_Work to be completed:_ Below is a listing; retype exactly the lines between the one containing "Clean half bath" and the one containing "living room with", inclusive, minus the pictures.

_Materials provided:_

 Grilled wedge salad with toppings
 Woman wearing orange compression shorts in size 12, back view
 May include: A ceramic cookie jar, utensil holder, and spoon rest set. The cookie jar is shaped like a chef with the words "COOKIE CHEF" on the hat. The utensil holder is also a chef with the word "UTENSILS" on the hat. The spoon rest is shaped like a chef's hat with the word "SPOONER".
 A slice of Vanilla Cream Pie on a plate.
---
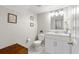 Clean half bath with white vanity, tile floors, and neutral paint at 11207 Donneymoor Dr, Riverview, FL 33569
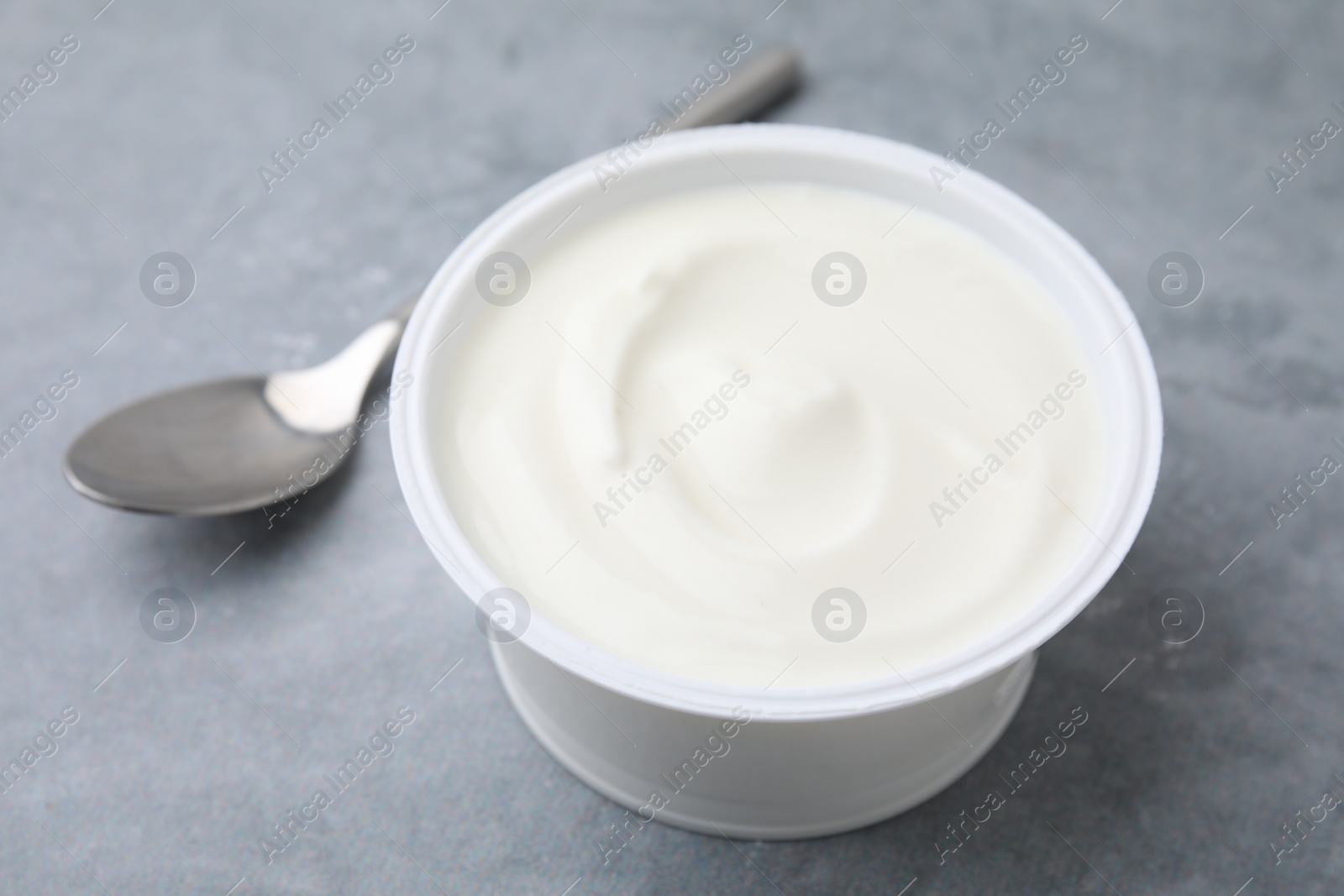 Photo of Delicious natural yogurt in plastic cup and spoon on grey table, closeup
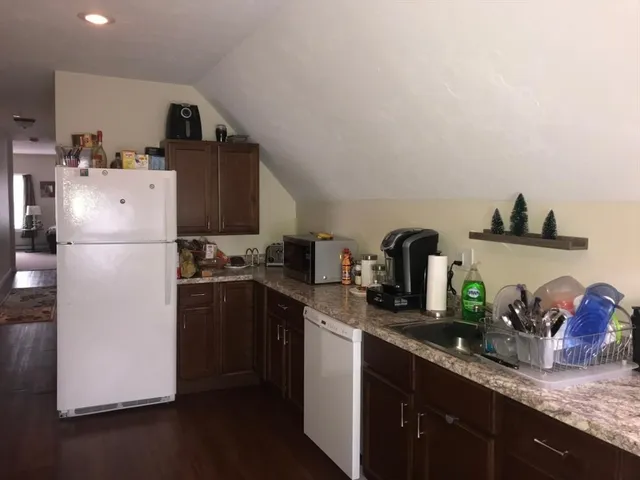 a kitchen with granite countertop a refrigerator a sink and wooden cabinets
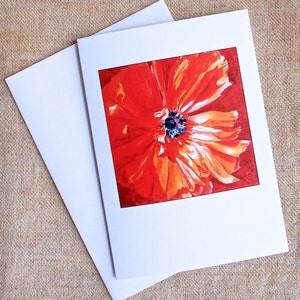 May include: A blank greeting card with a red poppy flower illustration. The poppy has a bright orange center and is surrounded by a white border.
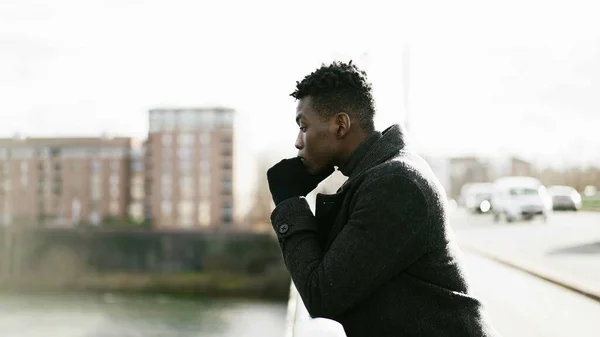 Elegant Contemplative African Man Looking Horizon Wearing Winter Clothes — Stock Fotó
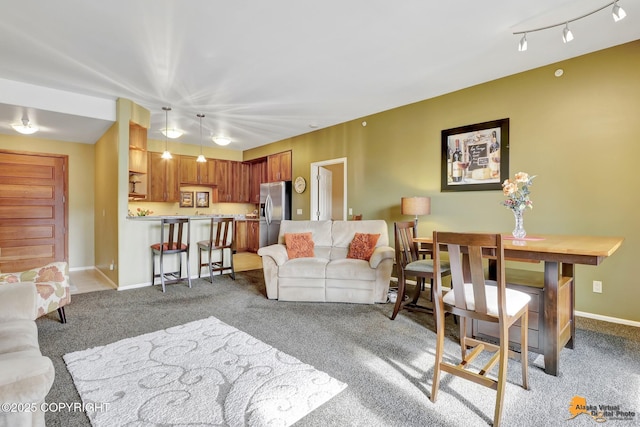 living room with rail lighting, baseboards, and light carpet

_Reply:_
 Clean half bath with white vanity, tile floors, and neutral paint at 11207 Donneymoor Dr, Riverview, FL 33569
 Photo of Delicious natural yogurt in plastic cup and spoon on grey table, closeup
 a kitchen with granite countertop a refrigerator a sink and wooden cabinets
 May include: A blank greeting card with a red poppy flower illustration. The poppy has a bright orange center and is surrounded by a white border.
 Elegant Contemplative African Man Looking Horizon Wearing Winter Clothes — Stock Fotó
 living room with rail lighting, baseboards, and light carpet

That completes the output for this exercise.